De fato, diz Platão na República que o aluno somente deveria iniciar os estudos da Filosofia quando

"conseguisse contemplar
a natureza dos números
com a ajuda exclusiva da inteligência,
sem introduzir objetos visíveis
ou palpáveis na discussão".

Embora nesta passagem, citada no vigésimo terceiro número da seção anterior, Platão fale em não introduzir objetos visíveis ou palpáveis `na discussão', o contexto desta citação, assim como o de todo o seu livro, indica que ele se referia também à imaginação interior do aluno, e não apenas à discussão exterior. E este era apenas o pré requisito de estudos filosóficos que iriam durar, depois disto, mais vinte e cinco anos.

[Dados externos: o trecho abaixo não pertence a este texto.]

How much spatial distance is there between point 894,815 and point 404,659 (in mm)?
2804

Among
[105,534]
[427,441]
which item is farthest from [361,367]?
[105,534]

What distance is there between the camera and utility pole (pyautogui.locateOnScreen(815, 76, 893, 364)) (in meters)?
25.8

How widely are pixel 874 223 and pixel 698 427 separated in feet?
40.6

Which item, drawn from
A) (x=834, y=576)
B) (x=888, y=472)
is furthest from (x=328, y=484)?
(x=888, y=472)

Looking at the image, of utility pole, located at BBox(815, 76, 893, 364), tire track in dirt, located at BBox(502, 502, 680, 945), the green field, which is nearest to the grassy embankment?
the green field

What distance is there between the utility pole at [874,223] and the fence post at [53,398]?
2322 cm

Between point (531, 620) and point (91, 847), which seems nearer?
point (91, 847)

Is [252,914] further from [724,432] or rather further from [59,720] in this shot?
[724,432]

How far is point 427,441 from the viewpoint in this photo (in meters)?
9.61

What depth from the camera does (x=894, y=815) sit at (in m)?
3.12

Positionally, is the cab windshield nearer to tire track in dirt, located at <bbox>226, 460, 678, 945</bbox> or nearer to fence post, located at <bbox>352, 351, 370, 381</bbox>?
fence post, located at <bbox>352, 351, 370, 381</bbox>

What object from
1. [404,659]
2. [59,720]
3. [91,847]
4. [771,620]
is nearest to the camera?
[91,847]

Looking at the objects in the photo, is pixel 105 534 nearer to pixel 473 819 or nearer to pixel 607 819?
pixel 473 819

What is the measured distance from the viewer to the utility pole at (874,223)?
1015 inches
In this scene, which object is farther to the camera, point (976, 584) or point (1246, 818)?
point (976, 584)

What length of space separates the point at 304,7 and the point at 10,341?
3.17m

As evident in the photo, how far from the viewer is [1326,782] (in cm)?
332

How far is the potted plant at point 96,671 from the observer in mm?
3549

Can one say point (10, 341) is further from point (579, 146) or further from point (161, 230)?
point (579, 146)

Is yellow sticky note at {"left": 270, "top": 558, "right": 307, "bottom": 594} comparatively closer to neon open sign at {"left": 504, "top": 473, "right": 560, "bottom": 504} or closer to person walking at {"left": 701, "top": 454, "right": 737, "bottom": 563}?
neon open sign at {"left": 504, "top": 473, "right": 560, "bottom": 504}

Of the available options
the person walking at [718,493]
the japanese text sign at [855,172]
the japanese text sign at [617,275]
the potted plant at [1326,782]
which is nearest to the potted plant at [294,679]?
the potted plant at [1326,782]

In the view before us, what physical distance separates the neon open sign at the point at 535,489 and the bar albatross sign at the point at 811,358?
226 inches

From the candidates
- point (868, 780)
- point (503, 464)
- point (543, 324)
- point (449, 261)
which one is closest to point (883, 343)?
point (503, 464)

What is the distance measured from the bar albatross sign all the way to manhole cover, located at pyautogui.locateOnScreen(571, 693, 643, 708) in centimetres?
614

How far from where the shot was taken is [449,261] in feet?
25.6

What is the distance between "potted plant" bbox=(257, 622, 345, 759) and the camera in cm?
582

É claro que depois de uma experiência como esta um filósofo como Platão ou Aristóteles faria uma descrição das possibilidades do trabalho da inteligência humana bem diversa daquela que nos é descrita por Ockham.

46.

As afirmações de Ockham, porém, não foram apresentadas como uma constatação de um dado psicológico individual. Se ele houvesse dito claramente:

"Isto se refere apenas
à minha mente,
e é assim
que eu a vejo funcionar",

ele estaria muito próximo da verdade.

Porém não foi isso o que ele quis dizer.

Sem ser capaz de se dar conta do que realmente estava ocorrendo, como sempre sucede quando se tornam verossímeis entre os homens as teorias nominalistas, Ockham sustentou que esta era a própria natureza última do trabalho da inteligência humana quando lida com os universais.

Tratam-se, portanto, não de dados psicológicos individuais, mas autênticas proposições filosóficas.

47.

Mas há ainda outro problema com a teoria nominalista, profundamente relacionado com a rudimentar concepção que esta tem da natureza da inteligência humana, problema este que teve repercussões históricas mais significativas.

Este problema consiste em que, associada à concepção nominalista do conhecimento, desenvolveu-se uma incapacidade geral para a apreensão da evidência de todas as demonstrações filosóficas de natureza puramente abstrata, para as quais começou a surgir uma desconfiança quase que sistemática a respeito de suas validades.

48.

Assim é que, segundo Ockham, não seria possível demonstrar a existência no homem de uma alma imortal e incorruptível, embora Santo Tomás de Aquino e Aristóteles sustentassem haverem-no demonstrado em seus escritos e também, entre as cartas deixadas pelo eremita Santo Antão encontremos uma infinidade de passagens em que ele nos garante que qualquer pessoa

"que for capaz de se conhecer
verdadeiramente a si mesmo
não terá dúvida alguma
sobre sua essência imortal,
por causa da qual
Deus visitou suas criaturas".

Ockham acreditava que a imortalidade e a incorruptibilidade da alma fossem verdades certas, não porém porque pudesse alcançar qualquer evidência deste fato, como alegavam Aristóteles, Santo Antão e Santo Tomás, mas apenas porque a fé assim o ensinava. Segundo Ockham, todas as demonstrações da espiritualidade da alma, em si consideradas, só deixavam dúvidas e incertezas.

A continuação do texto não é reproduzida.